By Kristin Schwitzer, Beacon Research

Using their iPhones, 235 SuperBowl watchers shared their experience with us real-time.

Here’s how we did it:

Just 3 days before this year’s Super Bowl game, 4 leading market research firms (Survey Analytics, …

Super Bowl

By Kristin Schwitzer, Beacon Research

Using their iPhones, 235 SuperBowl watchers shared their experience with us real-time.

Here’s how we did it:

Just 3 days before this year’s Super Bowl game, 4 leading market research firms (Survey Analytics, BrandScan 360, Beacon Research, and Hemispheres Research) quickly joined forces to create a large scale mobile ethnography of this major social event.  Immediately following the half-time break, the 1,200 iPhone owners in the Survey Analytics SurveySwipe consumer mobile panel received a push notification with a link to participate in our Super Bowl study.  Twenty percent accepted.  The short survey included both closed- and open-ended questions, as well as two picture requests.

Here’s what we learned:

  1. Mobile is a fast and efficient way to take researchers into consumers’ lives.
    Without even traveling, we were able to peek into 235 SuperBowl moments!
  2. Two thirds of our participants wanted Green Bay to win.
  3. Their favorite ads were for Doritos, with Budweiser and Volkswagen close behind.

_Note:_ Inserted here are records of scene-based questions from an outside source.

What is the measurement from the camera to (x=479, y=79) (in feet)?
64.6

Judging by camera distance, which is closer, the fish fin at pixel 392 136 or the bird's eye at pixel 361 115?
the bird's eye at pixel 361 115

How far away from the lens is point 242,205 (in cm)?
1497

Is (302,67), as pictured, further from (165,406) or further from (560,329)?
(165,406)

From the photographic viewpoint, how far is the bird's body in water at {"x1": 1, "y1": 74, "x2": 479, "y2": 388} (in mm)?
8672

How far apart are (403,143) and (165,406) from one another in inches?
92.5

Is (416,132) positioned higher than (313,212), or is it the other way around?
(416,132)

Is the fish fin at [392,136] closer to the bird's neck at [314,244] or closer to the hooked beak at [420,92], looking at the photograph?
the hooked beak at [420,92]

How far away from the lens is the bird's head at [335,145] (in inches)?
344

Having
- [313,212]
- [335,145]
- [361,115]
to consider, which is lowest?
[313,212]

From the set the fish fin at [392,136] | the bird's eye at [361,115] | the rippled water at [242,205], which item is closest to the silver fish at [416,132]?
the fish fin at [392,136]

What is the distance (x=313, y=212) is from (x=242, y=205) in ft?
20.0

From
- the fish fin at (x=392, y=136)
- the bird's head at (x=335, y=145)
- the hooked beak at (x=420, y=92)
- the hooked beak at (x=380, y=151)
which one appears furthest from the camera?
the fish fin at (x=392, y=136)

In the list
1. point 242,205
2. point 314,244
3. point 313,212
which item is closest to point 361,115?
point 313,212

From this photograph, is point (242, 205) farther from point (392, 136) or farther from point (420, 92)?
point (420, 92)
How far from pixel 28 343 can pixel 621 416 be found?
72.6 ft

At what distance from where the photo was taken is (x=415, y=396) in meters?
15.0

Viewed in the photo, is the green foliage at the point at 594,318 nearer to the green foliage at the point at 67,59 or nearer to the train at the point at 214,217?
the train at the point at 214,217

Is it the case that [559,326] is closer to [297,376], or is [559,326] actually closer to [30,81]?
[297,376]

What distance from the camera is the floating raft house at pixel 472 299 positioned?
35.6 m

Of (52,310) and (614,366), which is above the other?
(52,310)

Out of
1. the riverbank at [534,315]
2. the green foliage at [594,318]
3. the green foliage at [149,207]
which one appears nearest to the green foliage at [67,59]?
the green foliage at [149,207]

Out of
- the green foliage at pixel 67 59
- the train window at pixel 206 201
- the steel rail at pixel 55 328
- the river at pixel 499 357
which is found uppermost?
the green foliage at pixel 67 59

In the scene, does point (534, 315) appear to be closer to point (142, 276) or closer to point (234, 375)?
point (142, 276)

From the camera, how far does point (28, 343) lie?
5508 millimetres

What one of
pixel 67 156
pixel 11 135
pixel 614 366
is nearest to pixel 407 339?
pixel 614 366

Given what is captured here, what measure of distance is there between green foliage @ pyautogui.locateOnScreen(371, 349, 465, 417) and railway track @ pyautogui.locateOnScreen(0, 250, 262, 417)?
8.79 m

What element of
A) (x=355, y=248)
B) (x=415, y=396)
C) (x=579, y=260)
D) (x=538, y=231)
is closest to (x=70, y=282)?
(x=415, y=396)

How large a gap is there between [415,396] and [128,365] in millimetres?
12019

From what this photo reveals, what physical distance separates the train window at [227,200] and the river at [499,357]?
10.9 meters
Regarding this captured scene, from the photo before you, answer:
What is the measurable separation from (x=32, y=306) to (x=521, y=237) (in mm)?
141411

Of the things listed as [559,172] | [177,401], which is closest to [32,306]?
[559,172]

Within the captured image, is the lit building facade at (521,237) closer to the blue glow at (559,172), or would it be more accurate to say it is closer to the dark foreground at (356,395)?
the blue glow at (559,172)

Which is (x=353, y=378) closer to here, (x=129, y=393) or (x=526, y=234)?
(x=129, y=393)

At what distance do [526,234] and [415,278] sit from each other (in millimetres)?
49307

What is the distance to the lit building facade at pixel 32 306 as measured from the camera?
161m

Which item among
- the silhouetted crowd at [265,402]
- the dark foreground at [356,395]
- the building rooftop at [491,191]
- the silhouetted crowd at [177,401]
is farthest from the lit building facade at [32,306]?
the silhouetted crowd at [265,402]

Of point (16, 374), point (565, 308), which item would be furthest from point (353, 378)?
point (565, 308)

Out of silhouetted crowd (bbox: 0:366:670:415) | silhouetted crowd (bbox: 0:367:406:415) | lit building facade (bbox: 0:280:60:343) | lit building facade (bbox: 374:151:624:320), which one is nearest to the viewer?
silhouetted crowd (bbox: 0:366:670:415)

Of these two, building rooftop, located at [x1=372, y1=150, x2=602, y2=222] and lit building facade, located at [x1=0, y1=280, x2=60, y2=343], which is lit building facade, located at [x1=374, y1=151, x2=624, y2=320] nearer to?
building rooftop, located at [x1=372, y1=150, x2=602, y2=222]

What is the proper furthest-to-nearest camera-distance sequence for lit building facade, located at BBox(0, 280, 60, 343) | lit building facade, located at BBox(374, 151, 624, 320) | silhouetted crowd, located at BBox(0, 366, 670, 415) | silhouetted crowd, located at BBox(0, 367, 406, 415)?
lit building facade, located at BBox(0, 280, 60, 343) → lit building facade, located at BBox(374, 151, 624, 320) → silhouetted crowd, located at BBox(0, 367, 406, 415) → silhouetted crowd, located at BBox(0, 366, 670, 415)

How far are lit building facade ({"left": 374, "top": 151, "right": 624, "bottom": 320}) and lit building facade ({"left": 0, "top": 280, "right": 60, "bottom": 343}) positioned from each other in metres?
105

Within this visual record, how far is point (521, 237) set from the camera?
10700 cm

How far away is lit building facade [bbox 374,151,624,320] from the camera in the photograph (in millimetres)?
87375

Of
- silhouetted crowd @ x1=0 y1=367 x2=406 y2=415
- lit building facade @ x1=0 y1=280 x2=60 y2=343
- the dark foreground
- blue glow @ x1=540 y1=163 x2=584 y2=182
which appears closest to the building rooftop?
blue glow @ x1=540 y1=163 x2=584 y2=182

  4. The GoDaddy.com ad, with a 77-year-old Joan Rivers as the new GoDaddy girl, was their least favorite.


5. More watched the game at home than out at a party or pub.


Super Bowel 2011 Mobile Ethnography


6. Non-alcoholic drinks were just as prevalent as beer.


Super Bowel 2011 Mobile Ethnography


7.  Ready-to-eat foods and salty snacks were more common than those made from scratch.



Super Bowel Mobile Ethnography



We encourage you to talk about these next-day findings around the water cooler, and then check back later this week when we share additional learning from this study.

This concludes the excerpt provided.